Mensch Kaktus! Du stachelige Wunderblume!

Diese Ausgabe von LEBENLANG steht ganz in der Symbolik des Kaktus, dieser stacheligen Pflanze, die an Orten überdauert und wächst, an denen andere Pflanzen verwelken, verbrennen oder erst gar nicht wachsen.

Robust und stachelig wie ein Kaktus

Häufig lieben wir Pflanzen, die sich durch ihre besondere Schönheit hervortun, also nicht unbedingt Kakteen. Der Kaktus ist keine mythenumwobene Pflanze, wie es, zum Beispiel, die Rose oder die Lilie ist. Eine Geschichte jedoch könnte vielleicht dem einen oder anderen bekannt sein, nämlich die des kleinen Kaktus, der von einem Jungen mit einem Stein belegt wird und der von nun an mit diesem Stein wachsen und leben muss. Aus dem Gefühl der Überlegenheit heraus setzt der Junge dieser kleinen zarten, aber stacheligen Pflanze eine große Bürde auf, von der sie sich niemals mehr befreien können wird. Der Kaktus wächst und gedeiht trotz des Steines auf dem Rücken und neutralisiert das Gewicht dieses Steines durch die eigene wachsende Lebenskraft.

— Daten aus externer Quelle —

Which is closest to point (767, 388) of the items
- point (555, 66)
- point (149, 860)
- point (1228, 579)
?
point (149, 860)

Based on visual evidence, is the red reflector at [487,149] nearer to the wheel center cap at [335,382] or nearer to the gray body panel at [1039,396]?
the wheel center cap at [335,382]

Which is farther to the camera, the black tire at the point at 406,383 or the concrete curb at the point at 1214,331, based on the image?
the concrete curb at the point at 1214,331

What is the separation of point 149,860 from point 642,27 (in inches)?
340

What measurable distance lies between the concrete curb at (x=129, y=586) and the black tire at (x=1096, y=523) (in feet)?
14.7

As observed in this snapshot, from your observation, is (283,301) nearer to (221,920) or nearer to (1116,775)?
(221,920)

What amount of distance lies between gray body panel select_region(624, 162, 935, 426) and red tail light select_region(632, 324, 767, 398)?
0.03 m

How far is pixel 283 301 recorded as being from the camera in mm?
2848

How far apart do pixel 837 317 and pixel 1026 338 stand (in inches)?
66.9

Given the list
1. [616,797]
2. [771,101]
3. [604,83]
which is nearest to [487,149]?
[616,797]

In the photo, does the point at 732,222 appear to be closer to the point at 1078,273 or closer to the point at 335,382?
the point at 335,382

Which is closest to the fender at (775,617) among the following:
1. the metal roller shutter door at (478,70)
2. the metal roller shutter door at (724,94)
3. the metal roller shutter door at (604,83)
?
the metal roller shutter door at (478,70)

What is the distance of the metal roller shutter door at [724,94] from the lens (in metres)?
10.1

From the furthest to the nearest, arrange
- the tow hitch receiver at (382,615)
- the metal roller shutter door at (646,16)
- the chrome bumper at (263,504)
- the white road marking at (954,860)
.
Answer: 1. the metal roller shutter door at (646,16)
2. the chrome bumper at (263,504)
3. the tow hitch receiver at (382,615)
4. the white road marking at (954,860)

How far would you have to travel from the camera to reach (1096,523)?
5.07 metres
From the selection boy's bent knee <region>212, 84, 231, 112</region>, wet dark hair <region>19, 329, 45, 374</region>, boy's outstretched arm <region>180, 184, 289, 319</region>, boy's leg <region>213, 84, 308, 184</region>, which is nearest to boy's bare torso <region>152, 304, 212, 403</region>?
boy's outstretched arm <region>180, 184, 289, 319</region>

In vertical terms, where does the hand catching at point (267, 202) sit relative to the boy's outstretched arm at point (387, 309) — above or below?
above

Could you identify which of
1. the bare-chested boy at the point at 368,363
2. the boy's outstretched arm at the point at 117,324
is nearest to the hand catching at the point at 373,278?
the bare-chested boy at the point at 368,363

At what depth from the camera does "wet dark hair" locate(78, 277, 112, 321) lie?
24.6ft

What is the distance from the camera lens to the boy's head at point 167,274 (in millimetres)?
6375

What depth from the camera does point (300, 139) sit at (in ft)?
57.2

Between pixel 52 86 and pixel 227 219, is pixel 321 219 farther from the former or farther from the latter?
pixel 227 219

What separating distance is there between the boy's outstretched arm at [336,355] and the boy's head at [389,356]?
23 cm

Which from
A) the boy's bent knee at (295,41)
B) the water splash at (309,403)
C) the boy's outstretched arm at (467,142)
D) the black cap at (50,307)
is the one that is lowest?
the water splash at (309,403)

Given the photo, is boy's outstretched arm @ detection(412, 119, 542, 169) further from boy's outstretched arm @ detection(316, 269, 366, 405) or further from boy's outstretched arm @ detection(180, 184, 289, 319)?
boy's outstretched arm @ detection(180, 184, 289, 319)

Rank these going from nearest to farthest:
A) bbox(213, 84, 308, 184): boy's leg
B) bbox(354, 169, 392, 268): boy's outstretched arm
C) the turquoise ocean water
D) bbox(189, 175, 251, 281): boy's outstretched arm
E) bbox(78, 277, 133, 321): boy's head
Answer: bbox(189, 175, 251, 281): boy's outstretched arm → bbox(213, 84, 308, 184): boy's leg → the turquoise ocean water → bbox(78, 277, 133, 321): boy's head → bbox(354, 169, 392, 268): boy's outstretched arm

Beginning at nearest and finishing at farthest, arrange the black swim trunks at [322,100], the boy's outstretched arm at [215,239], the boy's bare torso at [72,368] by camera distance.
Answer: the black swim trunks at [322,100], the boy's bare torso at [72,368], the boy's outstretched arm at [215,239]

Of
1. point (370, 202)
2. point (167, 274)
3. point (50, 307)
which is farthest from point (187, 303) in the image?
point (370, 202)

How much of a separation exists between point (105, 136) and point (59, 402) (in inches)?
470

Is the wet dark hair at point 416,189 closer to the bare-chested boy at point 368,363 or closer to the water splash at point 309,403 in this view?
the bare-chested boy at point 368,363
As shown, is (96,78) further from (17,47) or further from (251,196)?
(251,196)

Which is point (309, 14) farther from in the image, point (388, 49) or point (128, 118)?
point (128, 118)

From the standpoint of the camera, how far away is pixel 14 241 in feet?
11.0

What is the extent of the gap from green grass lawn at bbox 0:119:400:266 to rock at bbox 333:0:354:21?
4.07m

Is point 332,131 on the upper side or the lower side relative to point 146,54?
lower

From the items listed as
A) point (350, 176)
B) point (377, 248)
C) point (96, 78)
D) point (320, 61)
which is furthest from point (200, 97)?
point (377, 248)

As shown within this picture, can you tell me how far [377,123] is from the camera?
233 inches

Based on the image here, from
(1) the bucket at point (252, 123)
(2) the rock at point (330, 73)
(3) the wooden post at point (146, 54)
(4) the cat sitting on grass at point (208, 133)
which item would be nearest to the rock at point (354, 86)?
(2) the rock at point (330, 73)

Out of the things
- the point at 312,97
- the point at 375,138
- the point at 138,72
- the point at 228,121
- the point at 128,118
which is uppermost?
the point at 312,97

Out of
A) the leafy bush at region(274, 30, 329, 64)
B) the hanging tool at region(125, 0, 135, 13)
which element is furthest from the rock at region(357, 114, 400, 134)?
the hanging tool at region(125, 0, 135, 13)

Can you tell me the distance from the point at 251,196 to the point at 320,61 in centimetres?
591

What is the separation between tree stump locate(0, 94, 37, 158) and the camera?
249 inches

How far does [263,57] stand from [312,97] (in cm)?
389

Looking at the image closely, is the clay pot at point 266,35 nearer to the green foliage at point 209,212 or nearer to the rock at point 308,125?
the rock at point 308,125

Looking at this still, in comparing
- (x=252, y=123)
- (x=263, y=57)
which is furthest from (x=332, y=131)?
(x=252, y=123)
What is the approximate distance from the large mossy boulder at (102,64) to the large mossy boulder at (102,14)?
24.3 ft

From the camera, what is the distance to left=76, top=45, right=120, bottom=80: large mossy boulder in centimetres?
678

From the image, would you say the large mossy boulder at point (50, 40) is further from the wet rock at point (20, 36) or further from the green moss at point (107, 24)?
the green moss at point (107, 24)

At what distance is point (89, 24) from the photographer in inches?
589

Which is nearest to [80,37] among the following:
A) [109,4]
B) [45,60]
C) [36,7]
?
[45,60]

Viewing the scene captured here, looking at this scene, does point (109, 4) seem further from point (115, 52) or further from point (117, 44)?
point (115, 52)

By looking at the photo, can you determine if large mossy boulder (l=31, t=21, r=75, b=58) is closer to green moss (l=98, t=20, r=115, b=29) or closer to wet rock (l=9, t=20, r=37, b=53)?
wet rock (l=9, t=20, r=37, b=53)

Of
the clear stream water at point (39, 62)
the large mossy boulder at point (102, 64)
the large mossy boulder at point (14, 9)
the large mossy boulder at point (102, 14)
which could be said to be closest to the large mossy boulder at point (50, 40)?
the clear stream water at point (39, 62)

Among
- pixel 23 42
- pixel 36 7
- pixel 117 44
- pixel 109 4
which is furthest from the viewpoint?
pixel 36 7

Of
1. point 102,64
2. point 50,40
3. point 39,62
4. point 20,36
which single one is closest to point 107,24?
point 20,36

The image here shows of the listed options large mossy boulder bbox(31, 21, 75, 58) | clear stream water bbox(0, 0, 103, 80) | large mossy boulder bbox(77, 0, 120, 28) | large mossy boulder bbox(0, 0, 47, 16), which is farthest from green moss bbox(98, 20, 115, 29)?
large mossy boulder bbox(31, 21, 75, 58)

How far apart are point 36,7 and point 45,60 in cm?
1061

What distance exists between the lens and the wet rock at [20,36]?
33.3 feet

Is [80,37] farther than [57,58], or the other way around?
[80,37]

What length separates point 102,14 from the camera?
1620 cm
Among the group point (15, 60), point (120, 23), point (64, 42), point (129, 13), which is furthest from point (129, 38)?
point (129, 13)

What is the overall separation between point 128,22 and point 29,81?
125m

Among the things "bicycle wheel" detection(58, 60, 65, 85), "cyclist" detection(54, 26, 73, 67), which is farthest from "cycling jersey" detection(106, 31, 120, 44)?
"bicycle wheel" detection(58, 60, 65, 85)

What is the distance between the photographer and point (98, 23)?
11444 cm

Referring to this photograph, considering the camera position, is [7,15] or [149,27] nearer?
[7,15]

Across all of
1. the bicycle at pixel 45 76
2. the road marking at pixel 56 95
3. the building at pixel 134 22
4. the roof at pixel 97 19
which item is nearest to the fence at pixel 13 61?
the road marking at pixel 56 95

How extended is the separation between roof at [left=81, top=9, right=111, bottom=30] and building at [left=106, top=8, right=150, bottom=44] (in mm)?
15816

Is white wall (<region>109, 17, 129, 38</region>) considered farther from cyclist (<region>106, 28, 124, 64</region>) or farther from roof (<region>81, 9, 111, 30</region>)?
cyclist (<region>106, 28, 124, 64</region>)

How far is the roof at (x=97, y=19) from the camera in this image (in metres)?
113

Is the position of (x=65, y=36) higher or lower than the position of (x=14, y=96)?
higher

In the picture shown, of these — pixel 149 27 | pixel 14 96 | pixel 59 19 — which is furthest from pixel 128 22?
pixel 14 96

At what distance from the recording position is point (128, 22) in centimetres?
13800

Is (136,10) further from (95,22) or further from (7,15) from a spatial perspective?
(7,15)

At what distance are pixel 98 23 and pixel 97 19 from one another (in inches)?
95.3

Wenn der Mensch ein Kaktus wäre

Wir Menschen leben wie kleine Kakteen und wissen nicht, wann wir von wem welche Bürde aufgetragen bekommen, mit der wir das Leben weiter bestreiten müssen. Wichtig ist es, zu wissen und daran zu glauben, dass der Mensch mit seinen Lebensaufgaben wächst und dass ihm kein Stein zu schwer ist. Die menschliche Stärke entfaltet sich von innen heraus, und zwar auf der Grundlage der eigenen Überzeugungen. Wie stark der Mensch auch sein mag, so zart, verletzlich und zerbrechlich ist er. Das Leben birgt genug Aufgaben für jeden von uns, weshalb es falsch ist, einander zusätzlich mit weiteren Bürden zu belasten und sich gegenseitig das Leben unerträglich zu machen. Mit Aufmerksamkeit, Ehrlichkeit, Aufrichtigkeit und Güte erweichen die Stacheln des Gegenübers. Wir müssen uns gegenseitig dabei helfen, diese Steine loszuwerden oder zu lernen mit ihnen zu leben, Schwierigkeiten zu besiegen, zu gedeihen und zu wachsen.